Right now, it’s not enough to recommend someone an iPhone, you also have to say “oh, and by the way, when you get the trick question about web browser, choose Safari”.
@callionica @daringfireball Forcing them to and allowing them to are two very different things.
Do you think Android users should be forced to choose from different JVMs? File systems?
@ahltorp @daringfireball I think since the DMA ended up requiring browser prompting, it should have described exactly how the browser prompts would behave. Thankfully I don’t think the DMA says anything about requiring users to pick a JVM or file system.
@daringfireball good try to justify the abomination that is BrowserEngineKit but Lockdown Mode can just also simply set a global flag and disallow the JIT entitlement globally for all app on the device without needing to do anything special for browsers
@st3fan @daringfireball I'm always amazed how far one goes to justify the bullshit.
Meanwhile the website still is unreadable on my iPhone... and half the time doesn't work in reader mode.
@hub daring fireball doesn’t work in your iPhone? Looks fine here…
@Mulderc it doesn't layout mobile, which mean it is *unreadable*. Even with reading glasses I can't read it. And half the time reader mode isn't available.
@hub strange, perfectly readable to me but I guess I do usually read it via rss reader so maybe I am missing something but never found the website unreadable and I use an iPhone mini.
@Mulderc @hub “unreadable” means that the layout of site does not work correctly on mobile. Try to double tap to zoom. It won’t behave as expected. The page will float and won’t lock. The text layout won’t adapt to the screen size, make you move the page all around to read full sentences. All this makes the experience horrible on mobile and definitely unreadable. It has been for years. For someone that claims how important typography is to him, this is baffling.
@stevesebban @hub double tap to zoom works for me…. I guess it doesn’t ”lock” but I have to actively try to scroll side to side for it to not just scroll vertically. The site could be better on mobile but it isn’t unreadable. My guess on it not being better designed for mobile would be it coming from the era where you read blogs via rss anyways so it didn’t matter what the site looked like nearly as much.

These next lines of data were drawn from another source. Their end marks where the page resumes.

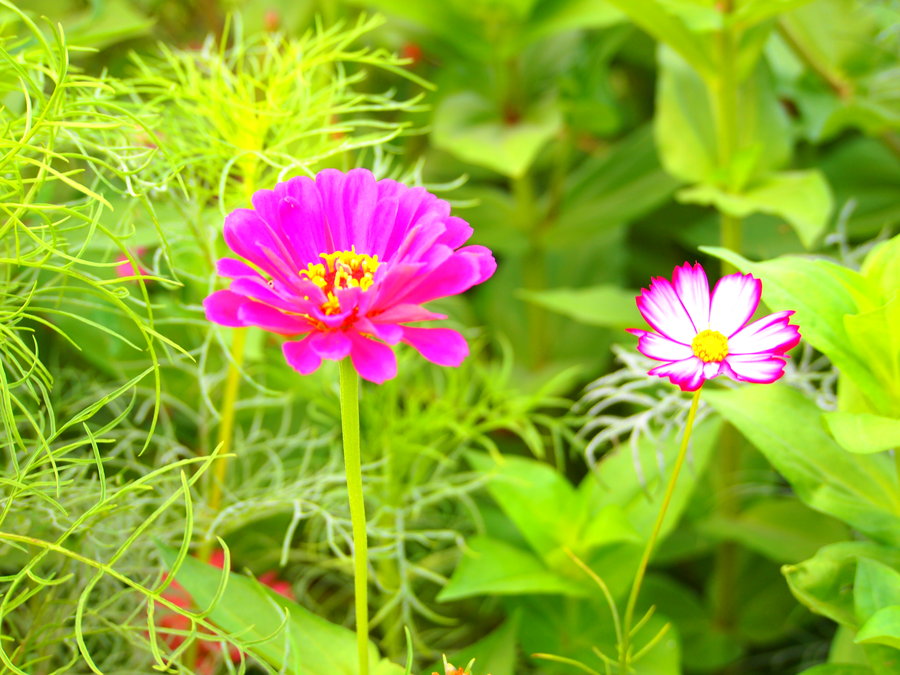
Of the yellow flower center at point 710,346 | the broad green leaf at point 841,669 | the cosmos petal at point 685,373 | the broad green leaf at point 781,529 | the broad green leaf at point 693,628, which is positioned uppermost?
the yellow flower center at point 710,346

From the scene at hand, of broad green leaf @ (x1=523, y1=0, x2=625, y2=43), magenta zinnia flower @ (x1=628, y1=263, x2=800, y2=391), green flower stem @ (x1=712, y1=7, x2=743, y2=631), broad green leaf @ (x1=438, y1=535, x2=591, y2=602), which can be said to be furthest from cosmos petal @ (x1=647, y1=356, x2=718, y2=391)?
broad green leaf @ (x1=523, y1=0, x2=625, y2=43)

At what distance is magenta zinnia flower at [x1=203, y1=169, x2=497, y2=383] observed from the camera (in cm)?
27

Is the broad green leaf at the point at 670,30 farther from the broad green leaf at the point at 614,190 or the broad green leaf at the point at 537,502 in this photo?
the broad green leaf at the point at 537,502

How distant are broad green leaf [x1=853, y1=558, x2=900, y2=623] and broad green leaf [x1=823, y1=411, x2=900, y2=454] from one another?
2.0 inches

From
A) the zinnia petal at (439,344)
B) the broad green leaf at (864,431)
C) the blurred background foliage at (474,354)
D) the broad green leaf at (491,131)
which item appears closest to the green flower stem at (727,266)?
the blurred background foliage at (474,354)

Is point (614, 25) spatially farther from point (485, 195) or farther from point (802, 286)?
point (802, 286)

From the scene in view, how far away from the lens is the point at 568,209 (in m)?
0.77

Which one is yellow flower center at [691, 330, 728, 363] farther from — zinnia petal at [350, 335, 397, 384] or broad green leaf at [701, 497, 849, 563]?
broad green leaf at [701, 497, 849, 563]

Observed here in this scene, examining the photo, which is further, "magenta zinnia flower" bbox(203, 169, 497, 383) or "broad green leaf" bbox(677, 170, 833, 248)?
"broad green leaf" bbox(677, 170, 833, 248)

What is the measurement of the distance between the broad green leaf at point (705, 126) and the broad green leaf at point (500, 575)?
29 cm

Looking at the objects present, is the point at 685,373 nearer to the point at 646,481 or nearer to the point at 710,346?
the point at 710,346

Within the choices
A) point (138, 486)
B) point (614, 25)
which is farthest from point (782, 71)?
point (138, 486)

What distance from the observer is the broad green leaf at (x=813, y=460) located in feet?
1.30

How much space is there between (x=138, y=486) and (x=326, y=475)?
0.16 metres
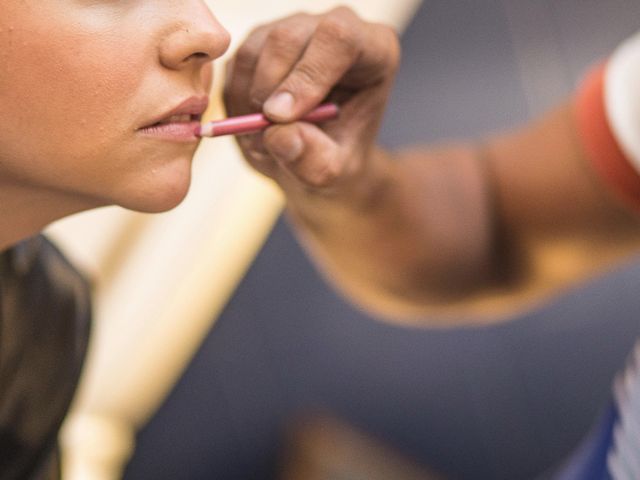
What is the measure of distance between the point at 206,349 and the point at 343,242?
0.77 m

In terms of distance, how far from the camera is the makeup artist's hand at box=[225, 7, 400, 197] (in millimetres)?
589

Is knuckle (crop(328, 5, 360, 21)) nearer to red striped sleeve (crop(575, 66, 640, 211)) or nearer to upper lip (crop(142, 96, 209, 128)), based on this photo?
upper lip (crop(142, 96, 209, 128))

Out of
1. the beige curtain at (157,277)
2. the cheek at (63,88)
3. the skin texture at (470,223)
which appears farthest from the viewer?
the beige curtain at (157,277)

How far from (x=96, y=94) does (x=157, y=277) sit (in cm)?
101

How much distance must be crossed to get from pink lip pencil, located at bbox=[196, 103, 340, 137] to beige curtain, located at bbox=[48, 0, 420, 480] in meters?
0.82

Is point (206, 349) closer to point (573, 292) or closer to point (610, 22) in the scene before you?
point (573, 292)

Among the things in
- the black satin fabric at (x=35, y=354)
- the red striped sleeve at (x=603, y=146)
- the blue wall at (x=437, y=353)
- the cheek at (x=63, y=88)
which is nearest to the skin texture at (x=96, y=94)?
the cheek at (x=63, y=88)

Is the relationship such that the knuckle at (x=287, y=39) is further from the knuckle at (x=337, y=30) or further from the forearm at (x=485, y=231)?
the forearm at (x=485, y=231)

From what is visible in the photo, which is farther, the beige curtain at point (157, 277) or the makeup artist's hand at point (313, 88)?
the beige curtain at point (157, 277)

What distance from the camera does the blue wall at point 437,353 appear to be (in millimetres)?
1515

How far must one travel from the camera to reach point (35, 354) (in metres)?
0.67

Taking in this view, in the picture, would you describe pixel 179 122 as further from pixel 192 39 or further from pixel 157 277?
pixel 157 277

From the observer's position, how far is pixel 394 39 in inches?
25.0

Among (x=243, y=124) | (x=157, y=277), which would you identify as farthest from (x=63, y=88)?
(x=157, y=277)
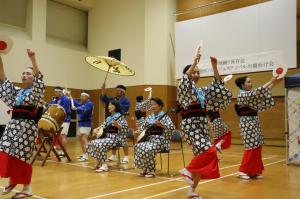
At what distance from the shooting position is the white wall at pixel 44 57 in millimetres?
12016

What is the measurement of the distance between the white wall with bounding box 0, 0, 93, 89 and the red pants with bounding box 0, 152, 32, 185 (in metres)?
8.86

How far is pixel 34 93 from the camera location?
3.78 m

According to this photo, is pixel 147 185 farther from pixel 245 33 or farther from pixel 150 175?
pixel 245 33

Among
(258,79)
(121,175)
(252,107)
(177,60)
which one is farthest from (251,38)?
(121,175)

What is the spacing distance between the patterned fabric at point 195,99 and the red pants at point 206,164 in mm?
62

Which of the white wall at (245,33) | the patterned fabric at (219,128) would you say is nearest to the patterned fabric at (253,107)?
the patterned fabric at (219,128)

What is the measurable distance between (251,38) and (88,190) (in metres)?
8.26

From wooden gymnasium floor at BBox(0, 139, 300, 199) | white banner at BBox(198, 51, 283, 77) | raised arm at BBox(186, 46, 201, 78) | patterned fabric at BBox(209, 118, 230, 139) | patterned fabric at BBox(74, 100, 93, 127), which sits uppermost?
white banner at BBox(198, 51, 283, 77)

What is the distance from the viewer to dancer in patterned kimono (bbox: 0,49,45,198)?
371 centimetres

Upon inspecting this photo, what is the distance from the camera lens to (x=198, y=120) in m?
3.85

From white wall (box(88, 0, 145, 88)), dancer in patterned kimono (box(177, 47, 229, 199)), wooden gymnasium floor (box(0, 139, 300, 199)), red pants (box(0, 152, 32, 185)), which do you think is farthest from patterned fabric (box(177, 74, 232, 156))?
white wall (box(88, 0, 145, 88))

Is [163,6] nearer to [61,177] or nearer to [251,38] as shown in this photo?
[251,38]

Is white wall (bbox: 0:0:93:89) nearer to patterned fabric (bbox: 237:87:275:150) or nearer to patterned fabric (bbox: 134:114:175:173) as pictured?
patterned fabric (bbox: 134:114:175:173)

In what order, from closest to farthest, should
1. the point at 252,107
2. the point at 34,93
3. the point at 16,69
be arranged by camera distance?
the point at 34,93, the point at 252,107, the point at 16,69
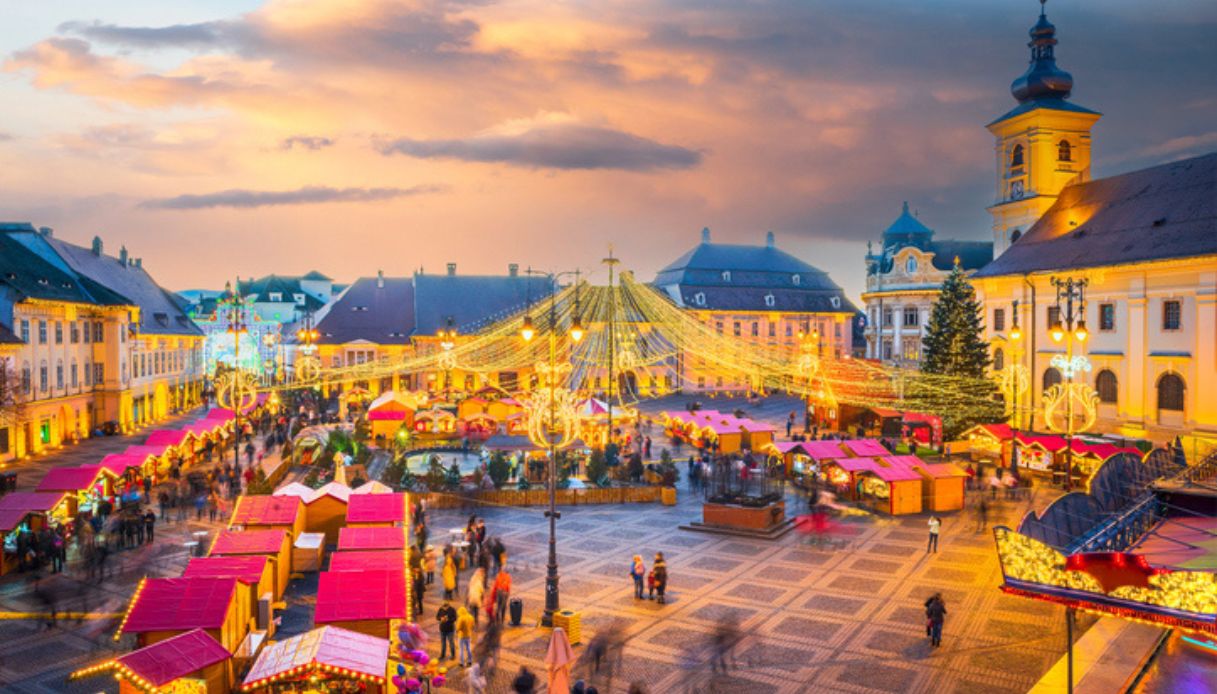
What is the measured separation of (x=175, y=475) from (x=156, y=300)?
36.7m

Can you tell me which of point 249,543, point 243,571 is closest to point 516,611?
point 243,571

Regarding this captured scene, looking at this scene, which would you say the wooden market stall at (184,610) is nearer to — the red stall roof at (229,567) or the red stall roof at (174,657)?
the red stall roof at (174,657)

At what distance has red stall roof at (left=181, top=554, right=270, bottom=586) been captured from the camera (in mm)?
16234

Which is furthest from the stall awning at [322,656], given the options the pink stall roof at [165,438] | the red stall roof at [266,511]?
the pink stall roof at [165,438]

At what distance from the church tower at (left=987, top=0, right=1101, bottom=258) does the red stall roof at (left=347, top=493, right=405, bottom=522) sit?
45387mm

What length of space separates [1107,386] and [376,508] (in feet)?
119

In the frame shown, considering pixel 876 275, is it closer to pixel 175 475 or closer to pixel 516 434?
pixel 516 434

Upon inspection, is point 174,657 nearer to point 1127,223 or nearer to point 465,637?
point 465,637

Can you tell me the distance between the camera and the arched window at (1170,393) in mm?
37594

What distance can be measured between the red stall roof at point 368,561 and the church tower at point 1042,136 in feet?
158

@stevesebban @Mulderc @hub Mine seems to work - double-tap to zoom zooms in on the content panel and scrolls up and down with a finger. I’ve read it this way on iPhone since the beginning. How is this unreadable?
@Mulderc @hub I’ve been an avid reader of DF since the earliest days… but because it was originally designed for old-school displays of the late 90s/early 2000s (1024 x 768), the font is uncomfortably small on modern devices. Not cool.
DF still uses Verdana, a font commissioned by Microsoft for low-resolution screens; it was released in 1996.
You can double-tap on an article to zoom the content to fill the viewport, which makes it easier to read.
@daringfireball I am pretty sure that most iOS and especially iPadOS users would be perfectly fine with macOS security level for browsers.
@gewappnet @daringfireball nope. Not me.